VP, SIEM Threat Content Engineer
- Kuala Lumpur, Federal Territory, Malaysien
- Festanstellung, Vollzeit
- Standard Chartered Bank Malaysia Berhad
- 13 Nov 18
VP, SIEM Threat Content Engineer
Business Title: VP, SIEM Threat Content Engineer
Grade: Band 5A
Business Unit: ITO, Technology Services, Security Technology Services
Job Family: Security Technology Services
Reports Directly to: Head, Security Monitoring & Analytics
Security Technology Services (STS) is a critical function within Standard Chartered Bank operating under the overall purview of "Technology Services".
The STS team is made up of cyber security thought leaders, who are accountable for the provision of a global set of cyber security services and products in order to maintain and continuously improve Bank's cyber security posture in today's ever evolving cyber security landscape.
The STS team protect the Bank from cyber security threats by delivering effective information security technology services, managing and responding to security incidents to ensure, and support the continuity and growth of Bank's business operations; and meet the both internal and external stakeholders' expectations across 70+ countries and territories, in which SCB operates.
This role is within the Security Monitoring & Analytics service line and supports the Cyber Defence Centre (CDC) to develop and implement threat use cases, Splunk Technical Add-ons (TA's), dashboarding and visualization. This position is responsible for developing content in Splunk Enterprise Security (ES) platform to support cyber security and threat intelligence analysts. This role utilizes expertise in Splunk Processing Language (SPL), TAs, search query optimization, and building data models, kv stores, dashboards, and queries to enable telemetry, detection, alerting, and monitoring for cyber security threats. The candidate will work closely with the Cyber Defence Center (CDC) and Cyber Threat Use Case Manager to drive and continuously enhance the Alerting
and Detection strategy across.
• Support the Cyber Treat Use Case Manager, Cyber Defence Analysts, and Threat Intel Analysts in designing and implementing threat use cases
• Develop and customize Splunk Apps and dashboards and build advanced visualizations/dashboards
• Develop custom Python scripts for data enrichment across internal (e.g. CMDB) and external data sources
• Develop integration/orchestration between Splunk ES and SOAR platform to support automated response capabilities
• Customize and optimize queries, promote advanced searching, and design creative solutions to complex problems
• Perform data interpretation, classification and enrichment
• Integrate existing Splunk and ES datamodels and support custom data model development, integration, and acceleration
• Collaborate with other service lines within STS (e.g., Network Security, Vulnerability Management, Cloud, Malware Protection) to ensure products, relevant logs sources are integrated into the Alerting and Detection Strategy
• Collaborating with data owners and customers on understanding data sources and use cases, and successfully translating requirements to actionable content
• Drive strategy towards automated on-boarding of relevant data sources/feeds to enable detection, enrichment, and hunt capabilities across multiple log sources
• Support the red team/adversary emulation to ensure successful tests and associated technique(s) have detection and alerting in place (when possible)
• Security Technology Services - Security Personnel and Product Managers across service lines, architects, security officers, and development and support teams
• Internal and external stakeholders including Technology Services and Business Functions/Owners
COMPETENCIES (KNOWLEDGE & SKILLS):
The ideal candidate has experience and strong domain knowledge/expertise in creating advanced content for Splunk ES, ideally having developed and implemented an alerting and detection strategy in a current/previous role.
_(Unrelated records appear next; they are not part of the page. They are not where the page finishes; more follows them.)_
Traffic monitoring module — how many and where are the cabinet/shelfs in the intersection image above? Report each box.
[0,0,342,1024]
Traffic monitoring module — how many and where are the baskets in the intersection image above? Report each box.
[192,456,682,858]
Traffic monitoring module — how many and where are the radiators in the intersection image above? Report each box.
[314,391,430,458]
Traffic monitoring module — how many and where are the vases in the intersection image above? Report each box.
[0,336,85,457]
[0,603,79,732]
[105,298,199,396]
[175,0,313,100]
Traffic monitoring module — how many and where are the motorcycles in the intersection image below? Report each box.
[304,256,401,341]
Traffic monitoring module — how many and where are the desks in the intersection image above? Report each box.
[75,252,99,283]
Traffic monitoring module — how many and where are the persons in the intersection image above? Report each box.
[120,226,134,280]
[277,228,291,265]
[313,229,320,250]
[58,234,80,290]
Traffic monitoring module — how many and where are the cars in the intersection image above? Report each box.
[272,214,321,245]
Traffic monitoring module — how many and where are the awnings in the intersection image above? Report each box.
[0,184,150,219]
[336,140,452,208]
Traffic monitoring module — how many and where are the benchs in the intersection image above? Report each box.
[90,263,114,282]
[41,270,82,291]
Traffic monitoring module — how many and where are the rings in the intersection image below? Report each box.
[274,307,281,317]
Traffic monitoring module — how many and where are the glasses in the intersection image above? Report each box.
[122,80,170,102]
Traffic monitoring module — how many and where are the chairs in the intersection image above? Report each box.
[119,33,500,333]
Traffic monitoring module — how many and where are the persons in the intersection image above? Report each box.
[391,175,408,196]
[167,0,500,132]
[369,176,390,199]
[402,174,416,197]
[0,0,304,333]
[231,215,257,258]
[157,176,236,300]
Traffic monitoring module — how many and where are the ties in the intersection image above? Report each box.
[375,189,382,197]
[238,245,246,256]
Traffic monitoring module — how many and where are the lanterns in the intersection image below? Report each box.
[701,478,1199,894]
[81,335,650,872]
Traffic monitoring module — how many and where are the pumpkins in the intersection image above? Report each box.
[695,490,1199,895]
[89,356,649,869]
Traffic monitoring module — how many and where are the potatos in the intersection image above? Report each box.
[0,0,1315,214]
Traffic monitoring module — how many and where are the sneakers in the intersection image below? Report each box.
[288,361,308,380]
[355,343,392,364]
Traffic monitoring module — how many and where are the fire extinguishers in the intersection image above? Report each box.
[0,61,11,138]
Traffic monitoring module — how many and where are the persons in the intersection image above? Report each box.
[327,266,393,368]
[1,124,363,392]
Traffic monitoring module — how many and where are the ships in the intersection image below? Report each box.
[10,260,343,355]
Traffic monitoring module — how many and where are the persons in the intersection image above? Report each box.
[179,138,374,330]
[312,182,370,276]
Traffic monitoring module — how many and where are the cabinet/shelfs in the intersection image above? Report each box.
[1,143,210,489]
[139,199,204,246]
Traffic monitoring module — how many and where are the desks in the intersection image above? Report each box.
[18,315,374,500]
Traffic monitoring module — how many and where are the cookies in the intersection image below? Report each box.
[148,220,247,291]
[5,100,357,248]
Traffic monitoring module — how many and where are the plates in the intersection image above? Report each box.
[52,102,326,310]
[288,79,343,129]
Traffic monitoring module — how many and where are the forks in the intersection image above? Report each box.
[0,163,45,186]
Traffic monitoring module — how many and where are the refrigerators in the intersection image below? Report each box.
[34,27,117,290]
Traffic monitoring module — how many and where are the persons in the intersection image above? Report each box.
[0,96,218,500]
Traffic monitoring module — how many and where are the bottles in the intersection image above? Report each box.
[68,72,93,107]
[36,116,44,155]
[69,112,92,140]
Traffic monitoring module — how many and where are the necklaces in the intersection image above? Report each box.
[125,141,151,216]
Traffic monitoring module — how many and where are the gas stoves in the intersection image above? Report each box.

Highly desirable if the candidate has previously integrated a SOAR solution into a security operations capability.
• 5 - 7 years experience working with SIEM technology (e.g. Splunk ES, ArcSight, QRadar) in the following disciplines
• Strong knowledge of Splunk Search Processing Language (SPL) for rule and content development for alerting, metrics, and/or reporting
• Experience developing security content with regular expressions, correlation, feature extraction, data classification and enrichment
• Experience with Splunk knowledge objects (e.g. fields, extractions, tags, event types, lookups, workflow actions, aliases, macros, etc.)
• Good understanding of security threats across multiple platforms/environments (e.g., Windows/*nix/Cloud/Mainframe)
• Experience developing and customizing Splunk TA's/Apps
• Experience with scripting languages (e.g., Python, perl, bash)
• Familiarity with Cloud/Container security and experience developing security content to detect threats across these (and other) technologies
• Experience integrating threat intelligence platform (TIP), IOCs, into alerting and detection strategy
• Experience integrating internal/external API's and optimizing usage
• Excellent communicator and collaborative team player
• Ability to work across functional teams to incorporate security products into SIEM
• Proactive self-starter, takes ownership for issues and drives remediation with excellent problem analysis skills and solution synthesis
• Stays abreast of latest happenings in technology and relation to cyber security
Standard Chartered Global Business Services is committed to creating a diverse and inclusive environment which connects our colleagues, clients and communities through a culture of equality, respect and inclusion.